Among the entries that follow, some lines contain the word "périmètre". Show all of them.
======== Supplied data ========
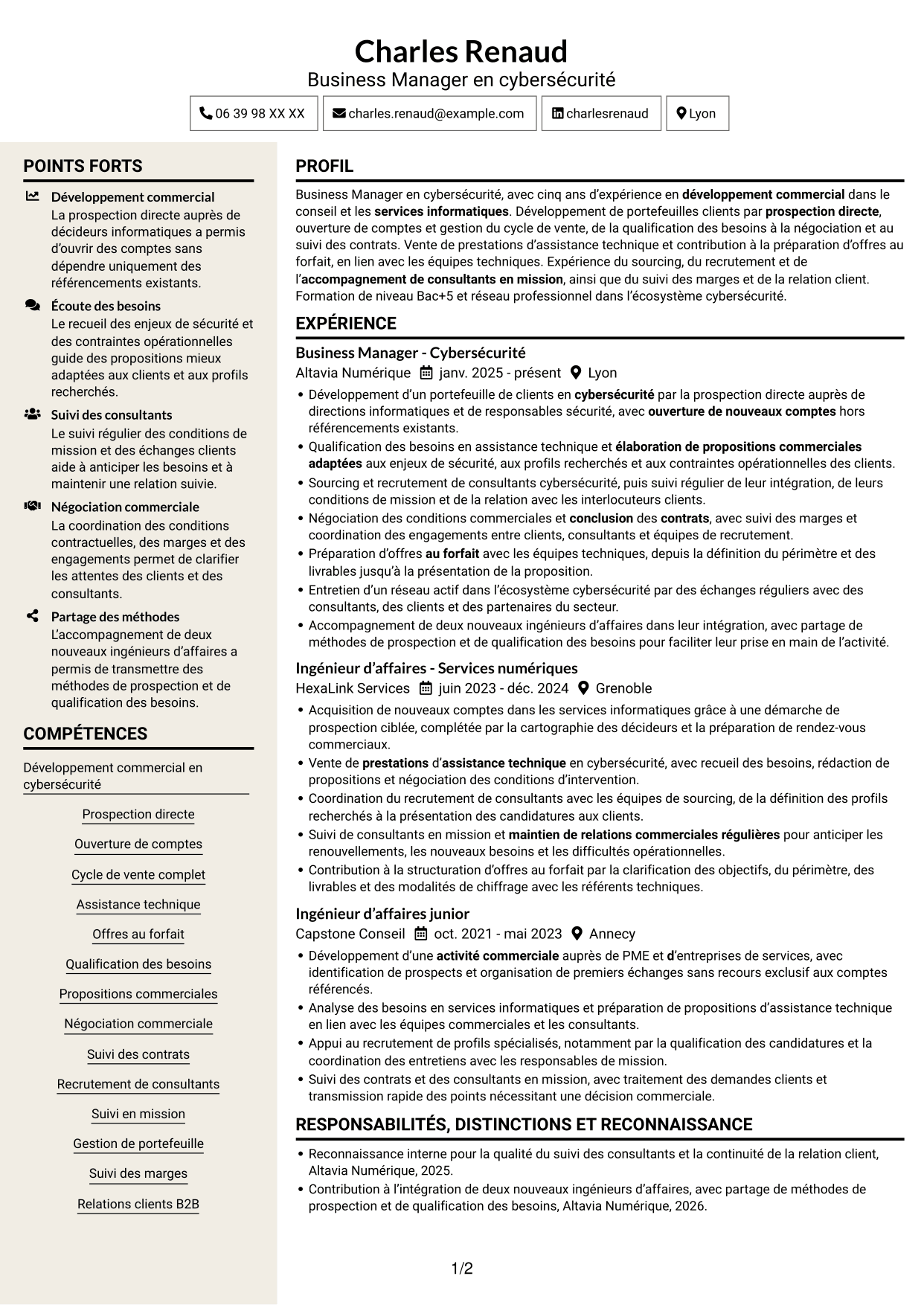 Charles Renaud
Business Manager en cybersécurité

06 39 98 XX XX
charles.renaud@example.com
charlesrenaud
Lyon

POINTS FORTS

Développement commercial
La prospection directe auprès de décideurs informatiques a permis d'ouvrir des comptes sans dépendre uniquement des référencements existants.

Écoute des besoins
Le recueil des enjeux de sécurité et des contraintes opérationnelles guide des propositions mieux adaptées aux clients et aux profils recherchés.

Suivi des consultants
Le suivi régulier des conditions de mission et des échanges clients aide à anticiper les besoins et à maintenir une relation suivie.

Négociation commerciale
La coordination des conditions contractuelles, des marges et des engagements permet de clarifier les attentes des clients et des consultants.

Partage des méthodes
L'accompagnement de deux nouveaux ingénieurs d'affaires a permis de transmettre des méthodes de prospection et de qualification des besoins.

COMPÉTENCES

Développement commercial en cybersécurité

Prospection directe

Ouverture de comptes

Cycle de vente complet

Assistance technique

Offres au forfait

Qualification des besoins

Propositions commerciales

Négociation commerciale

Suivi des contrats

Recrutement de consultants

Suivi en mission

Gestion de portefeuille

Suivi des marges

Relations clients B2B

PROFIL

Business Manager en cybersécurité, avec cinq ans d'expérience en développement commercial dans le conseil et les services informatiques. Développement de portefeuilles clients par prospection directe, ouverture de comptes et gestion du cycle de vente, de la qualification des besoins à la négociation et au suivi des contrats. Vente de prestations d'assistance technique et contribution à la préparation d'offres au forfait, en lien avec les équipes techniques. Expérience du sourcing, du recrutement et de l'accompagnement de consultants en mission, ainsi que du suivi des marges et de la relation client. Formation de niveau Bac+5 et réseau professionnel dans l'écosystème cybersécurité.

EXPÉRIENCE

Business Manager - Cybersécurité
Altavia Numérique janv. 2025 - présent Lyon
• Développement d'un portefeuille de clients en cybersécurité par la prospection directe auprès de directions informatiques et de responsables sécurité, avec ouverture de nouveaux comptes hors référencements existants.
• Qualification des besoins en assistance technique et élaboration de propositions commerciales adaptées aux enjeux de sécurité, aux profils recherchés et aux contraintes opérationnelles des clients.
• Sourcing et recrutement de consultants cybersécurité, puis suivi régulier de leur intégration, de leurs conditions de mission et de la relation avec les interlocuteurs clients.
• Négociation des conditions commerciales et conclusion des contrats, avec suivi des marges et coordination des engagements entre clients, consultants et équipes de recrutement.
• Préparation d'offres au forfait avec les équipes techniques, depuis la définition du périmètre et des livrables jusqu'à la présentation de la proposition.
• Entretien d'un réseau actif dans l'écosystème cybersécurité par des échanges réguliers avec des consultants, des clients et des partenaires du secteur.
• Accompagnement de deux nouveaux ingénieurs d'affaires dans leur intégration, avec partage de méthodes de prospection et de qualification des besoins pour faciliter leur prise en main de l'activité.

Ingénieur d'affaires - Services numériques
HexaLink Services juin 2023 - déc. 2024 Grenoble
• Acquisition de nouveaux comptes dans les services informatiques grâce à une démarche de prospection ciblée, complétée par la cartographie des décideurs et la préparation de rendez-vous commerciaux.
• Vente de prestations d'assistance technique en cybersécurité, avec recueil des besoins, rédaction de propositions et négociation des conditions d'intervention.
• Coordination du recrutement de consultants avec les équipes de sourcing, de la définition des profils recherchés à la présentation des candidatures aux clients.
• Suivi de consultants en mission et maintien de relations commerciales régulières pour anticiper les renouvellements, les nouveaux besoins et les difficultés opérationnelles.
• Contribution à la structuration d'offres au forfait par la clarification des objectifs, du périmètre, des livrables et des modalités de chiffrage avec les référents techniques.

Ingénieur d'affaires junior
Capstone Conseil oct. 2021 - mai 2023 Annecy
• Développement d'une activité commerciale auprès de PME et d'entreprises de services, avec identification de prospects et organisation de premiers échanges sans recours exclusif aux comptes référencés.
• Analyse des besoins en services informatiques et préparation de propositions d'assistance technique en lien avec les équipes commerciales et les consultants.
• Appui au recrutement de profils spécialisés, notamment par la qualification des candidatures et la coordination des entretiens avec les responsables de mission.
• Suivi des contrats et des consultants en mission, avec traitement des demandes clients et transmission rapide des points nécessitant une décision commerciale.

RESPONSABILITÉS, DISTINCTIONS ET RECONNAISSANCE

• Reconnaissance interne pour la qualité du suivi des consultants et la continuité de la relation client, Altavia Numérique, 2025.
• Contribution à l'intégration de deux nouveaux ingénieurs d'affaires, avec partage de méthodes de prospection et de qualification des besoins, Altavia Numérique, 2026.

1/2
========
▶ Response to the exercise
• Préparation d'offres au forfait avec les équipes techniques, depuis la définition du périmètre et des livrables jusqu'à la présentation de la proposition.
• Contribution à la structuration d'offres au forfait par la clarification des objectifs, du périmètre, des livrables et des modalités de chiffrage avec les référents techniques.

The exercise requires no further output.